When asked about alternatives to the rubber dam, Dr David Jaramillo, associate professor of endodontics at the University of Texas Health Science Center at Houston and scientific chairman of ROOTS SUMMIT 2020, outlined the following options:
“In a gingivectomy procedure, one would use cyanoacrylate to glue the rubber dam directly on to the tooth structure to make it stable during the therapy or a so-called liquid dam. In summary, you cannot perform root canal treatment without isolation.”
In recent studies that investigate the use of rubber dams by general dentists compared with their use by endodontists, the figures make the situation clear.
In the US, for example, a survey conducted in 2014 showed that only 60% of the surveyed general dentists who performed root canal therapy said that they always used a rubber dam and 11% said that they never used one. Those who had graduated more recently from dental school were more likely to use rubber dams compared with those who had been working in the profession for 20 years or longer. An association between clocked hours of continuing education and compliance with rubber dam use was not established.
One year later, it was found that general dentists’ attitudes towards rubber dam use varied. It was commonly believed that they were “ineffective, inconvenient, time-consuming, hard to place or affected by patient factors” and these opinions were significantly associated with lower rubber dam use.
Earlier, Dummer mentioned that there is “some, but not very strong, scientific evidence in terms of the outcomes of treatment”. Clinical results from researchers from Taiwan confirmed this statement.

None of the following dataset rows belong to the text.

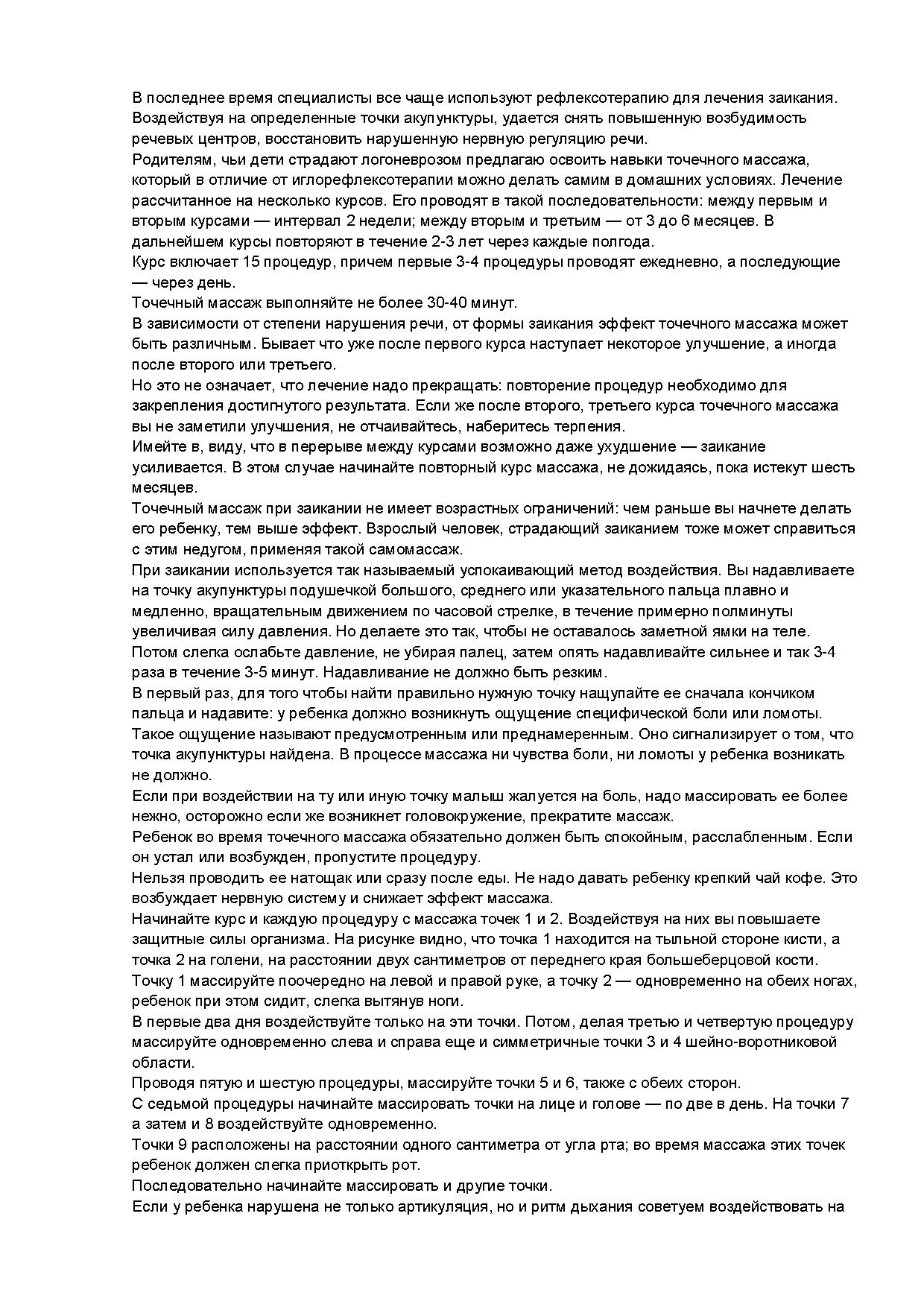 В последнее время специалисты все чаще используют рефлексотерапию для лечения заикания. Воздействуя на определенные точки акупунктуры, удается снять повышенную возбудимость речевых центров, восстановить нарушенную нервную регуляцию речи.
Родителям, чьи дети страдают логоневрозом предлагаю освоить навыки точечного массажа, который в отличие от иглорефлексотерапии можно делать самим в домашних условиях. Лечение рассчитанное на несколько курсов. Его проводят в такой последовательности: между первым и вторым курсами — интервал 2 недели; между вторым и третьим — от 3 до 6 месяцев. В дальнейшем курсы повторяют в течение 2-3 лет через каждые полгода.
Курс включает 15 процедур, причем первые 3-4 процедуры проводят ежедневно, а последующие — через день.
Точечный массаж выполняйте не более 30-40 минут.
В зависимости от степени нарушения речи, от формы заикания эффект точечного массажа может быть различным. Бывает что уже после первого курса наступает некоторое улучшение, а иногда после второго или третьего.
Но это не означает, что лечение надо прекращать: повторение процедур необходимо для закрепления достигнутого результата. Если же после второго, третьего курса точечного массажа вы не заметили улучшения, не отчаивайтесь, наберитесь терпения.
Имейте в, виду, что в перерыве между курсами возможно даже ухудшение — заикание усиливается. В этом случае начинайте повторный курс массажа, не дожидаясь, пока истекут шесть месяцев.
Точечный массаж при заикании не имеет возрастных ограничений: чем раньше вы начнете делать его ребенку, тем выше эффект. Взрослый человек, страдающий заиканием тоже может справиться с этим недугом, применяя такой самомассаж.
При заикании используется так называемый успокаивающий метод воздействия. Вы надавливаете на точку акупунктуры подушечкой большого, среднего или указательного пальца плавно и медленно, вращательным движением по часовой стрелке, в течение примерно полминуты увеличивая силу давления. Но делаете это так, чтобы не оставалось заметной ямки на теле. Потом слегка ослабьте давление, не убирая палец, затем опять надавливайте сильнее и так 3-4 раза в течение 3-5 минут. Надавливание не должно быть резким.
В первый раз, для того чтобы найти правильно нужную точку нащупайте ее сначала кончиком пальца и надавите: у ребенка должно возникнуть ощущение специфической боли или ломоты. Такое ощущение называют предусмотренным или преднамеренным. Оно сигнализирует о том, что точка акупунктуры найдена. В процессе массажа ни чувства боли, ни ломоты у ребенка возникать не должно.
Если при воздействии на ту или иную точку малыш жалуется на боль, надо массировать ее более нежно, осторожно если же возникнет головокружение, прекратите массаж.
Ребенок во время точечного массажа обязательно должен быть спокойным, расслабленным. Если он устал или возбужден, пропустите процедуру.
Нельзя проводить ее натощак или сразу после еды. Не надо давать ребенку крепкий чай кофе. Это возбуждает нервную систему и снижает эффект массажа.
Начинайте курс и каждую процедуру с массажа точек 1 и 2. Воздействуя на них вы повышаете защитные силы организма. На рисунке видно, что точка 1 находится на тыльной стороне кисти, а точка 2 на голени, на расстоянии двух сантиметров от переднего края большеберцовой кости.
Точку 1 массируйте поочередно на левой и правой руке, а точку 2 — одновременно на обеих ногах, ребенок при этом сидит, слегка вытянув ноги.
В первые два дня воздействуйте только на эти точки. Потом, делая третью и четвертую процедуру массируйте одновременно слева и справа еще и симметричные точки 3 и 4 шейно-воротниковой области.
Проводя пятую и шестую процедуры, массируйте точки 5 и 6, также с обеих сторон.
С седьмой процедуры начинайте массировать точки на лице и голове — по две в день. На точки 7 а затем и 8 воздействуйте одновременно.
Точки 9 расположены на расстоянии одного сантиметра от угла рта; во время массажа этих точек ребенок должен слегка приоткрыть рот.
Последовательно начинайте массировать и другие точки.
Если у ребенка нарушена не только артикуляция, но и ритм дыхания советуем воздействовать на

The study aimed to investigate whether rubber dam use affects the survival rate of initial root canal therapy using a nationwide population-based database consisting of 517,234 teeth that had undergone root canal therapy. The survival probability of initial root canal therapy using rubber dams after 3.43 years (the mean observed time) was 90.3%, which was greater than the 88.8% observed without the use of rubber dams.
For Dr Arnaldo Castellucci, who is an endodontist and a long-time advocate of rubber dams, the advantages of the inventions are unquestionable.
In an article Castellucci wrote, he listed the following points as some of the major benefits: barrier to the airway, a clean surgical field, retraction/protection of the soft tissue, improved visibility, reduced risk of cross-contamination and greater comfort for the patient.
Another renowned practitioner, teacher and speaker in the field of endodontics, Dr Daniel Černý, agreed:
“I have been teaching about rubber dam advantages since 2000. Hundreds of students have had to use it to pass my clinical training at school. Nobody has seen a single workflow photograph in those 300+ lectures without a rubber dam,” he said.
Through his work, Černý actively promotes the use of rubber dams. But education at undergraduate level and courses for general dentists are not the only current measures for improvement.
Incidents around the world have shown time and time again what can happen when a dentist fails to put a rubber dam in place. Whenever possible, rubber dams should be used, not just for reasons of comfort or for an easier workflow. Most importantly, patients and dentists need to be protected in the rare cases in which something really does go wrong. Research has shown that there is a discrepancy between prescribed standards and actual clinical practice. Experts agree that more educational work must be done on the early training of aspiring endodontists and general dental practitioners in order to emphasise the importance of using a rubber dam when performing root canal therapy. At the same time, continuous training should be offered for existing dentists.